As an investor, it’s crucial to approach every investment decision with a structured and analytical mindset. I have developed an investment checklist and mental model to ensure that I thoroughly assess potential opportunities and mitigate risks. This checklist is a detailed questionnaire, enabling me to evaluate businesses based on various essential criteria. By journaling these decisions and responses, I uncover potential deficiencies and regularly re-evaluate the investment at crucial intervals. This structured approach enhances my decision-making process and allows me to make well-informed and strategic investment decisions for the long term.
Business
- Longevity
- Question: Can the business continue in its current form and shape for another 50 years? If yes, why and how?
- Response:
- Market Size and Growth Rate
- Question: What is the current market size and growth rate? (Growing pie and pie share rate)
- Response:
- Profit Pool
- Question: What is the size of the industry’s profit pool and the business’s share of it?
- Response:
- Technological Influence
- Question: How does technology influence the business and the sector?
- Response:
- Substitutes
- Question: Is there a substitute for the business? If yes, what is it, and how does it compare?
- Response:
- Global Competition
- Question: Is there global competition for the business? If yes, how intense is it?
- Response:
- Regulatory Impact
- Question: How much do government policies and regulatory authorities impact the business and sector?
- Response:
- Market Disruption
- Question: Can anyone with deep pockets disrupt the market? How?
- Response:
- Business Model
- Question: Is it B2B, B2G, B2C (General Trade), or D2C (MT, eCommerce)?
- Response:
- Growth Potential
- Question: Does the business grow at 100x revenue and PAT in 20 years or at 25% CAGR?
- Response:
- Supplier Influence
- Question: How much influence do suppliers have on distribution in the business and sector?
- Response:
- Customer Loyalty
- Question: How loyal are the customers to the business? What is the customer retention rate?
- Response:
- Competitive Advantage
- Question: What is the business’s competitive advantage or moat? How sustainable is it?
- Response:
Management
- Type of Management
- Question: Is it a family-run or professionally-run organization?
- Response:
- Ethical Behavior
- Question: What are the management team’s ethical behaviors? Have any subtle nuances been observed historically?
- Response:
- Competency
- Question: How competent is the management in the business?
- Response:
- Succession Plan
- Question: What is the succession plan and the historical success rate of the succession?
- Response:
- Vision Alignment
- Question: Is the business’s management vision aligned with my perspective of the sector? If not, why is there a divergence?
- Response:
- Management Track Record
- Question: What is the management’s historical track record regarding performance and integrity?
- Response:
Risk
- Black Swan Events
- Question: What black swan event can decimate the business and sector?
- Response:
- Assumptions
- Question: What implicit assumptions have been made in this assessment?
- Response:
- Circle of Competence
- Question: Do I have a sufficient circle of competence in the sector and understand the business? If yes, describe the sector and industry in my terms.
- Response:
- Operational Risks
- Question: What are the significant operational risks the business faces? How are they mitigated?
- Response:
- Financial Health
- Question: What is the financial health of the business? Consider debt levels, cash flow stability, and liquidity.
- Response:
Valuation
- Valuation Thumb Rule
- Question: What is the thumb rule for business valuation (in today’s terms) based on business growth and current cash flow with a 10-15-year horizon?
- Response:
- Capital Requirements
- Question: How much external capital is required to sustain and grow the business and sector?
- Response:
- ROE and ROCE
- Question: What are the expected ROE and ROCE of the sector and business?
- Response:
- Comparison to Risk-Free (Fixed Deposit from SCB)

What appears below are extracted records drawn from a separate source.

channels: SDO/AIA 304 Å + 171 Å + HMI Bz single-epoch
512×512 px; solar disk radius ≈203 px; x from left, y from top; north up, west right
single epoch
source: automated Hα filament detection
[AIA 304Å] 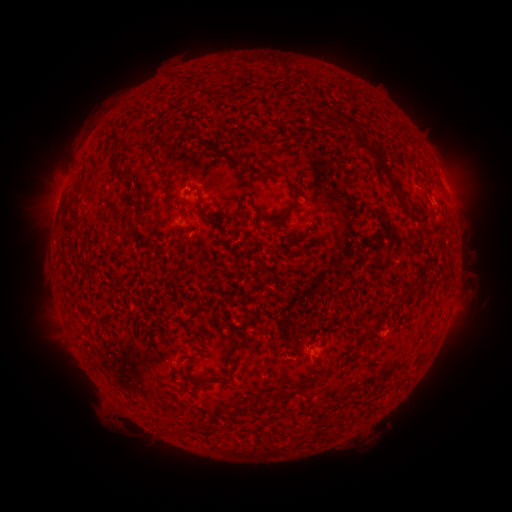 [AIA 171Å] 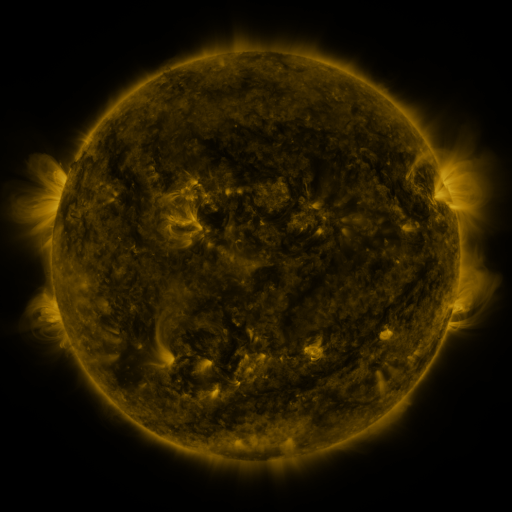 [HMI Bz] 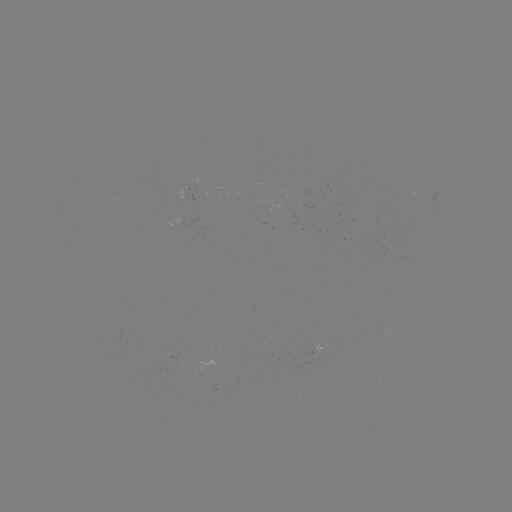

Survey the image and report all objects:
filament: [168, 73, 183, 82]
filament: [342, 116, 354, 129]
filament: [355, 140, 401, 197]
filament: [148, 147, 160, 165]
filament: [110, 151, 122, 163]
filament: [256, 170, 283, 179]
filament: [124, 173, 136, 183]
filament: [159, 175, 174, 198]
filament: [287, 179, 300, 207]
filament: [196, 192, 204, 212]
filament: [249, 200, 267, 220]
filament: [68, 203, 84, 225]
filament: [409, 209, 418, 219]
filament: [275, 210, 287, 224]
filament: [153, 211, 160, 227]
filament: [359, 213, 366, 225]
filament: [287, 235, 300, 248]
filament: [230, 338, 250, 354]
filament: [324, 343, 333, 354]
filament: [204, 376, 224, 384]
filament: [275, 388, 286, 400]
filament: [197, 420, 212, 430]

- Question: How does this investment return compared to the Fixed Deposit return + Risk Premium?
- Response:
- Growth Potential
- Question: Does the investment grow 100x in 20 years, i.e., at a 25% CAGR?
- Response:
- Valuation Sensitivity
- Question: How sensitive is the valuation to changes in critical assumptions like growth rates, margins, and discount rates?
- Response:
- Downward Rerating
- Question: Can a downward rerating of the business be possible? If yes, how?
- Response:
Investment
- Milestones
- Question: What are the milestones to assess the above assumptions?
- Response:
- Allocation
- Question: How much money is to be allocated at each milestone?
- Response:
- Exit Strategy
- Question: What is the exit strategy if the investment thesis does not appear as expected?